─── Given data ───

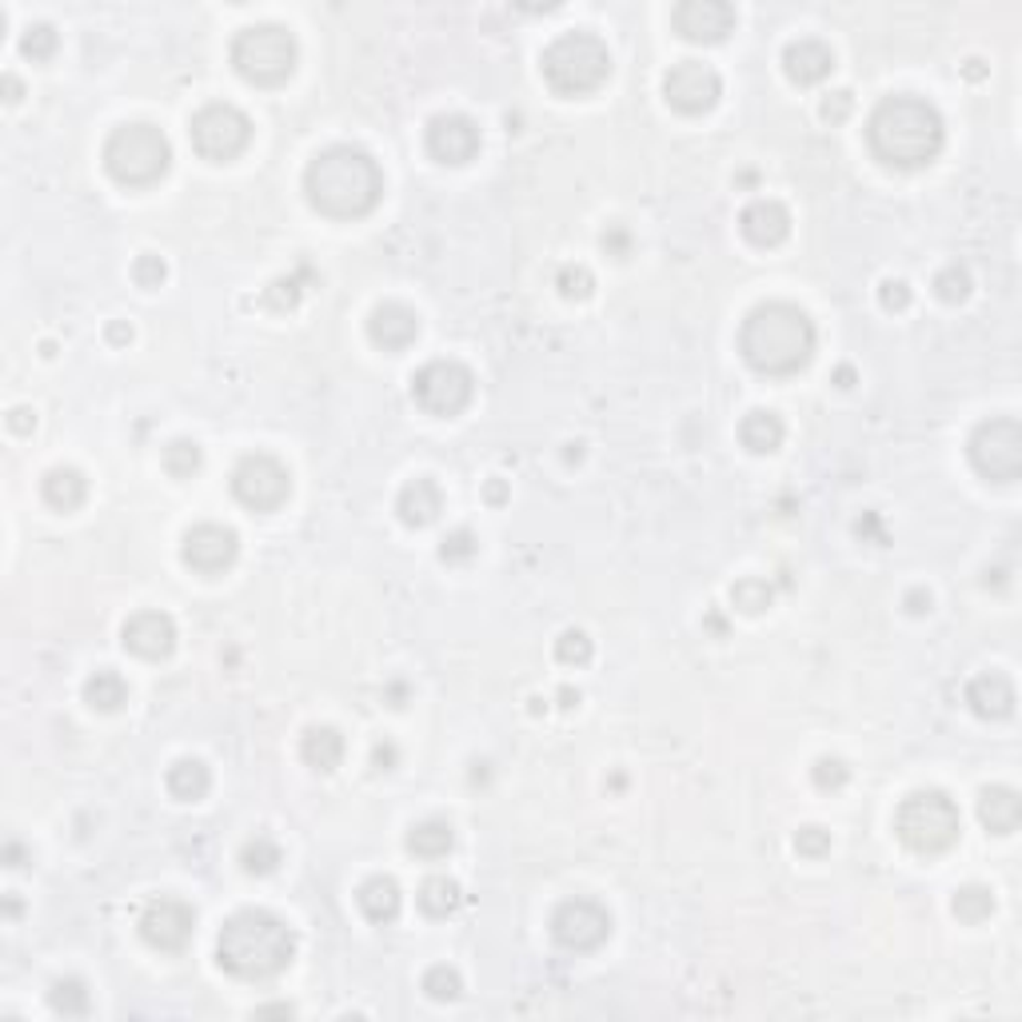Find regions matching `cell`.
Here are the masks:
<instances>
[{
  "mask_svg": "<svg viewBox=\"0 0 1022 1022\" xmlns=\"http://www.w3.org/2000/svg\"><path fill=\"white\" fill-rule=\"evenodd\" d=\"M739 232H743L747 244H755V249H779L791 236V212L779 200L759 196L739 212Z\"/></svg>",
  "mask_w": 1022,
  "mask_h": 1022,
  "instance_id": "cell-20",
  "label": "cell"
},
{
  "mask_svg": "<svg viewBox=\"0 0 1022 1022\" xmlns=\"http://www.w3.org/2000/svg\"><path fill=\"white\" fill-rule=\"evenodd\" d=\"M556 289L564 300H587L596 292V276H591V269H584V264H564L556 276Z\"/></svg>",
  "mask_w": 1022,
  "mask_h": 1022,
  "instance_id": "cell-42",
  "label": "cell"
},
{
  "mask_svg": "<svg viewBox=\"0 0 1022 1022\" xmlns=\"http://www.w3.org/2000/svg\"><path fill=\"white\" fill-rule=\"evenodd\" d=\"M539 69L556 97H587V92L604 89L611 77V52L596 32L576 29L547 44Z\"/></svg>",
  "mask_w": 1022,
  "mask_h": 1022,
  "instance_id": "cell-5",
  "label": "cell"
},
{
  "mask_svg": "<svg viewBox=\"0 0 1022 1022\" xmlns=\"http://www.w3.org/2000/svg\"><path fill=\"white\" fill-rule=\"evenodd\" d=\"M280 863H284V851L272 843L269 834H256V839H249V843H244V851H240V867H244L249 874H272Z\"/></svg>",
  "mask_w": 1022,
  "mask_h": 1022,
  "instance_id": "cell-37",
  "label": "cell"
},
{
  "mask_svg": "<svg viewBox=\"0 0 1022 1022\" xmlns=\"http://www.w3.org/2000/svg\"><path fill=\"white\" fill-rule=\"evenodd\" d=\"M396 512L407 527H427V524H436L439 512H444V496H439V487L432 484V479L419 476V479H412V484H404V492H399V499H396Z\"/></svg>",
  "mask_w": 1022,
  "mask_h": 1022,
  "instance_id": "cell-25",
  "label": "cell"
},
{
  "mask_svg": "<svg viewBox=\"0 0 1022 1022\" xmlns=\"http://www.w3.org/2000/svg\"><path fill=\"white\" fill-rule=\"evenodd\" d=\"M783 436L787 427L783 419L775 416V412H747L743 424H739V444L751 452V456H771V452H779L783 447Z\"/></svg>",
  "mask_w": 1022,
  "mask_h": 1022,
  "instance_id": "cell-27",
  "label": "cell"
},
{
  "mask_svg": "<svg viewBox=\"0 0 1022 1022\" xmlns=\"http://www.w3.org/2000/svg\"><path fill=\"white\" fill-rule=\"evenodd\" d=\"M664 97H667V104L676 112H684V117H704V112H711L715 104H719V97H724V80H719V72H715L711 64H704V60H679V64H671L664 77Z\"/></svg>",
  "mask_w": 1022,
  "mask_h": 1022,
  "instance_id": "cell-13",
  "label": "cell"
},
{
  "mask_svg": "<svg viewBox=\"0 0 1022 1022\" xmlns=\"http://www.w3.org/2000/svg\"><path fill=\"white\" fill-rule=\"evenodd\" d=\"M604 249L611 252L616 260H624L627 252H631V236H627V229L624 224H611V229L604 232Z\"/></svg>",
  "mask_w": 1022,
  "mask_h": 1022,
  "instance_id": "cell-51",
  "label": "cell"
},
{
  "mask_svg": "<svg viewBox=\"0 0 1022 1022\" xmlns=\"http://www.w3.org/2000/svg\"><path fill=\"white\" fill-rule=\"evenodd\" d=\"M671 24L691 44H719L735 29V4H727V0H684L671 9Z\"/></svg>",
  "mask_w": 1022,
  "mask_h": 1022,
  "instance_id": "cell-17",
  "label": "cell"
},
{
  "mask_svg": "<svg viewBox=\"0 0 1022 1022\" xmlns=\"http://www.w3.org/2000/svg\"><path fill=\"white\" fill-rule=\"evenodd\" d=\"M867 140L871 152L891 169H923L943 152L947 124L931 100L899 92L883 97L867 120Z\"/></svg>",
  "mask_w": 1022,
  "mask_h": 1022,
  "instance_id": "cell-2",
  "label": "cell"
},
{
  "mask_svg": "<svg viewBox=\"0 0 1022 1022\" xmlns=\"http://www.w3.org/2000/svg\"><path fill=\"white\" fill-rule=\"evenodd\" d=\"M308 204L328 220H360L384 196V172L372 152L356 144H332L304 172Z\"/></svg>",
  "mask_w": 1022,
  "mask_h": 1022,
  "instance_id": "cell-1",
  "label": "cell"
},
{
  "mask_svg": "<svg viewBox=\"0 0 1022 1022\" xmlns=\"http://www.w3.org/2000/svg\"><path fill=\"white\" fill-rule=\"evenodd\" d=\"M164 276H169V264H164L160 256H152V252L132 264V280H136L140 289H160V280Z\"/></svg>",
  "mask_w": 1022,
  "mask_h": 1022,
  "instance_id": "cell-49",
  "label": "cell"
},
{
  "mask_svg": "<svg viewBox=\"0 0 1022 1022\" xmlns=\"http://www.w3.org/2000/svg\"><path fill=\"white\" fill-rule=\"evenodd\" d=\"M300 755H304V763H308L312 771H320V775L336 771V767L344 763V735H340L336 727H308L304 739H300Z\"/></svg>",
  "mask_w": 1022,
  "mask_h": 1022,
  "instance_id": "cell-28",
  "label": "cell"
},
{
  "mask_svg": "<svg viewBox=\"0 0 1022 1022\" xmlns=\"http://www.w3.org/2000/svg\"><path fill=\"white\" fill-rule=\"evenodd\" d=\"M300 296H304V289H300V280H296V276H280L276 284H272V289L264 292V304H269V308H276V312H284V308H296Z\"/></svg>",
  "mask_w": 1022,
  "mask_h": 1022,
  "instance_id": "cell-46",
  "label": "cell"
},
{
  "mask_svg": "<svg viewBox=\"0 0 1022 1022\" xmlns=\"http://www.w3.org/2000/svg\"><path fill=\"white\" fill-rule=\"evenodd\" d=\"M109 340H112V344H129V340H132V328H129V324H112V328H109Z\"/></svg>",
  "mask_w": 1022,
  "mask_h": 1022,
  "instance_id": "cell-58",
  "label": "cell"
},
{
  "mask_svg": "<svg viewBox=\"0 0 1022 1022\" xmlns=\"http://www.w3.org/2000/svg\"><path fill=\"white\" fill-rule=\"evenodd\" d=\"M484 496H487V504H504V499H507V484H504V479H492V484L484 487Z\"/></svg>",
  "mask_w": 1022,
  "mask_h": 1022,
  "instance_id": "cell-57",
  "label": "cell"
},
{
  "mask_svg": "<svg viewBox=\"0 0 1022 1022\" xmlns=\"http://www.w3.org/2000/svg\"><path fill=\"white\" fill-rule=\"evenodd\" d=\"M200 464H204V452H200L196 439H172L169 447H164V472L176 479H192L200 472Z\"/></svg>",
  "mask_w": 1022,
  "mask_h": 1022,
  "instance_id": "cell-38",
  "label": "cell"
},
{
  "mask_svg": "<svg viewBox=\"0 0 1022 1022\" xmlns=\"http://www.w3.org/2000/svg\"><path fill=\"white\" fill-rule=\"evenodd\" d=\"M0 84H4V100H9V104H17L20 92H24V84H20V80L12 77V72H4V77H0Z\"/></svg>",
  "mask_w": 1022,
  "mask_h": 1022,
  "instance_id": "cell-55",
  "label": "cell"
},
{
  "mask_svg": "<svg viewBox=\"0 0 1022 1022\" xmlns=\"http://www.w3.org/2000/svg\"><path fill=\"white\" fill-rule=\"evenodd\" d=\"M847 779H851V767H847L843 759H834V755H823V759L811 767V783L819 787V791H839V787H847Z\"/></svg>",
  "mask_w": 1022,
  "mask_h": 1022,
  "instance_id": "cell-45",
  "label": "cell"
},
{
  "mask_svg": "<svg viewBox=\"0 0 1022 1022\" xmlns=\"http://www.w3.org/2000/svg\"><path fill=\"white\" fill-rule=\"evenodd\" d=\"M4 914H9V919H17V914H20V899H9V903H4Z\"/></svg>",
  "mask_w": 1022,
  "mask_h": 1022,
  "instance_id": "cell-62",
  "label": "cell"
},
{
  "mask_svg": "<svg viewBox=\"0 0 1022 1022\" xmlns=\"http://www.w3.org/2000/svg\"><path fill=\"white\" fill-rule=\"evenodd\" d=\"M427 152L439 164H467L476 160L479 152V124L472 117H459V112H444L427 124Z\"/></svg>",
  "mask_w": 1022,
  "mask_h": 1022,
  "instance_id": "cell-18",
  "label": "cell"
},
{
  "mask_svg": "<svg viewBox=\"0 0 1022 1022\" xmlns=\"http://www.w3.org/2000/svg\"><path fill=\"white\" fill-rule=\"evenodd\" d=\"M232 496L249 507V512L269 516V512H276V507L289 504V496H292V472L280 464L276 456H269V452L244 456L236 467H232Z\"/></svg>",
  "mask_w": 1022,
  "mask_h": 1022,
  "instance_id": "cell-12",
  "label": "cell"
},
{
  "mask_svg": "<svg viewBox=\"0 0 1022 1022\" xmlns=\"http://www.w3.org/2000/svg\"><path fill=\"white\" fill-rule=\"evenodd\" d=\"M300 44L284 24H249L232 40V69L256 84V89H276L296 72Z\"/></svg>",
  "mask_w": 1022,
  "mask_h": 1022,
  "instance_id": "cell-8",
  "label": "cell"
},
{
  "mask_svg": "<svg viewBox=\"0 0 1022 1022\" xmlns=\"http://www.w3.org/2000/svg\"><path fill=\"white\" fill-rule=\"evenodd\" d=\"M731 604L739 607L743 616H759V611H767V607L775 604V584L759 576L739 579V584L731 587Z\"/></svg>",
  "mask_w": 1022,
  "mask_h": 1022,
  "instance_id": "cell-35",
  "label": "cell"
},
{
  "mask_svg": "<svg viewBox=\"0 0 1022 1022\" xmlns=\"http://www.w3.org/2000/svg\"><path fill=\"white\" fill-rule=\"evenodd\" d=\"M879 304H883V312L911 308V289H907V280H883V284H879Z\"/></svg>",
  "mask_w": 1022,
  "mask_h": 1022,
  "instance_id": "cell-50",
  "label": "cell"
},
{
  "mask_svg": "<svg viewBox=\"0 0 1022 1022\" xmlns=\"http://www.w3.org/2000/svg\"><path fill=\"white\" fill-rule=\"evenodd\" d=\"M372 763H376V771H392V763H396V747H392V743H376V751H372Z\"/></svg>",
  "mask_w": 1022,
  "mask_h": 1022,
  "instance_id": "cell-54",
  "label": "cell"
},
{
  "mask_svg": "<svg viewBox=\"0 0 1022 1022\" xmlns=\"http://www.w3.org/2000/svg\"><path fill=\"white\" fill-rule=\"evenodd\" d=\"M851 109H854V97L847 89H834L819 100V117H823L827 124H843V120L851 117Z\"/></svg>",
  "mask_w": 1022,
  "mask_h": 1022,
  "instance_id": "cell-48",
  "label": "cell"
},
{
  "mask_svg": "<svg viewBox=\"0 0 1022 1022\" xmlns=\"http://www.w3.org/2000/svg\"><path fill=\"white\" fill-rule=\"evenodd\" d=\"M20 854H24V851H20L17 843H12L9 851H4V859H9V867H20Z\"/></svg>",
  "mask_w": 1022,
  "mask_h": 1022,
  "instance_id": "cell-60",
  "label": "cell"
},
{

───

What the exercise asks: Format the data from its first line through the line containing "289L564 300H587L596 292V276H591V269H584V264H564L556", inclusive, as a Markdown table with the columns Row and Line, numbering each line and omitting blank lines. Leave the pictures out of the answer.

Response to the task:
| Row | Line |
|---|---|
| 1 | Find regions matching `cell`. |
| 2 | Here are the masks: |
| 3 | <instances> |
| 4 | [{ |
| 5 |   "mask_svg": "<svg viewBox=\"0 0 1022 1022\" xmlns=\"http://www.w3.org/2000/svg\"><path fill=\"white\" fill-rule=\"evenodd\" d=\"M739 232H743L747 244H755V249H779L791 236V212L779 200L759 196L739 212Z\"/></svg>", |
| 6 |   "mask_w": 1022, |
| 7 |   "mask_h": 1022, |
| 8 |   "instance_id": "cell-20", |
| 9 |   "label": "cell" |
| 10 | }, |
| 11 | { |
| 12 |   "mask_svg": "<svg viewBox=\"0 0 1022 1022\" xmlns=\"http://www.w3.org/2000/svg\"><path fill=\"white\" fill-rule=\"evenodd\" d=\"M556 289L564 300H587L596 292V276H591V269H584V264H564L556 276Z\"/></svg>", |